What choice is there? Well, we're aware of the alternative aren't we, but that just isn't acceptable - surely one suicide in the family is enough to bear?
I'll start by saying that depression's a terrible thing, a really nasty condition which creeps up on you when you least expect it, but I'll tell my story as best as I can. There's a history of it in my family, so I've inherited a tendency towards it; the first time I ever recall experiencing it was one Christmas when I was about nine or ten - I'd contracted bronchitis and it laid me low, both physically and mentally. I kept on thinking that my mother would die and as she was my only surviving parent, that was pretty awful. From then on I've suffered from fairly regular bouts of it, it's improved as I've got older but it still creeps up on me. I have cripplingly low self-esteem which is hard to deal with; in the 1990s when I dated I tried to make myself feel better by dating a selection of totally unsuitable emotional fuckwitty men. Casual sex is awful: it tears out my soul. One prime example of this is when my brother died in 1995, I was so depressed that I could barely function and the emotionally stunted tool of a bloke I was seeing at the time wanted to take advantage of that situation - how pleasant of him, I hope karma has come and bitten you firmly on the bottom.

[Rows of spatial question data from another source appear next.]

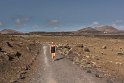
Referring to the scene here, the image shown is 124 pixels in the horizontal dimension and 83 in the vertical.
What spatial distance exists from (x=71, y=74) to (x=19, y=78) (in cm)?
449

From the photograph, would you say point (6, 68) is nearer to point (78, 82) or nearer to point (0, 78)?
point (0, 78)

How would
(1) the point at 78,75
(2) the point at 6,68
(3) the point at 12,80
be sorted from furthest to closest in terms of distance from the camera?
1. (2) the point at 6,68
2. (1) the point at 78,75
3. (3) the point at 12,80

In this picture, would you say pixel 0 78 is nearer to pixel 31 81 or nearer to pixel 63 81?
pixel 31 81

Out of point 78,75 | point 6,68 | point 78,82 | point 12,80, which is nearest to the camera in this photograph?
point 78,82

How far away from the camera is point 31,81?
997 inches

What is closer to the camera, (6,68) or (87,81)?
(87,81)

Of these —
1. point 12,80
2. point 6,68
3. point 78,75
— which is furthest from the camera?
point 6,68

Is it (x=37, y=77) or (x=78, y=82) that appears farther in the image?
(x=37, y=77)

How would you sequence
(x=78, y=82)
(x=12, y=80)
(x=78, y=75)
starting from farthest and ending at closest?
(x=78, y=75) → (x=12, y=80) → (x=78, y=82)

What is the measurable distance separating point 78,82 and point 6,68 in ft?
33.6

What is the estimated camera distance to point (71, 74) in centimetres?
2822

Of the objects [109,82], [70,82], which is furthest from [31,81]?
[109,82]

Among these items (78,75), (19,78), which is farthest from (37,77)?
(78,75)

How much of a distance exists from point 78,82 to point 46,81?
253 centimetres
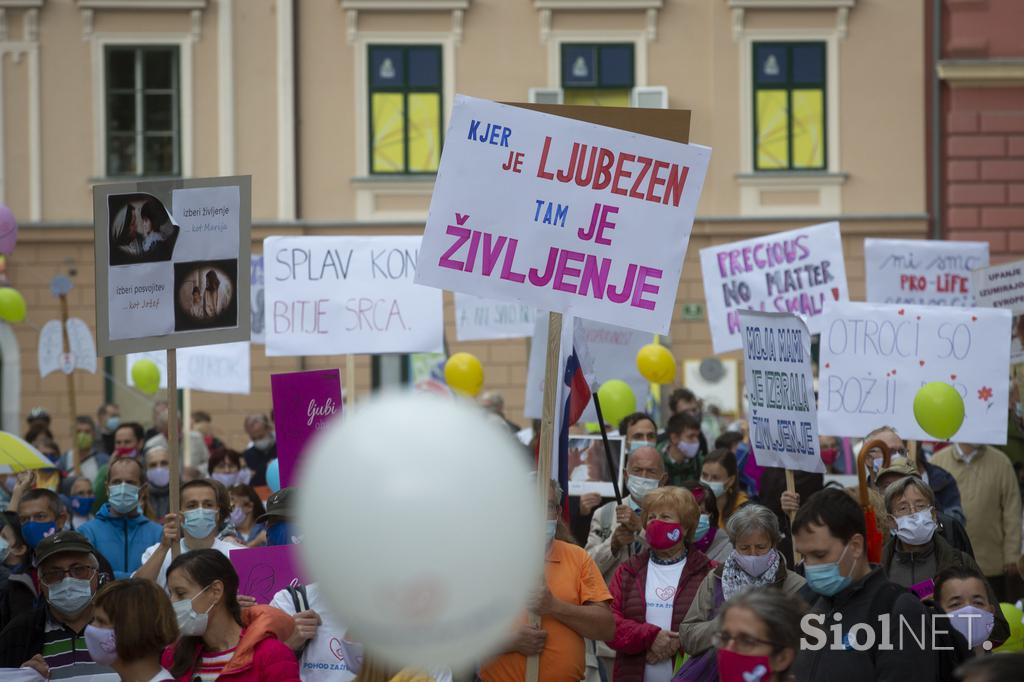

I've never really taken much medication for clinical depression, often with a combination of exercise and a light box in the winter, it clears itself. I have had counselling though, two tranches of it to be exact and like in a Woody Allen film, it's really addictive - just talking about yourself and your feelings for ninety minutes a week is really cathartic, albeit slightly neurotic. I'm actually going to study psychology at City Lit - the course begins in a couple of weeks. I think it'll be illuminating in so many ways.
So here's the thing, we all get sad at times, but sometimes it's worse. What I really would like to underline is: don't use people - they have feelings too you know and it's never easy. I keep on finding that people aren't particularly interested in the characters which surround them - it's seemingly getting much more uncaring out there. Perhaps this is written from the perspective from a woman who has finally let all the tears out she's been hiding away for so long, but it feels good to be able to express it in words anyway.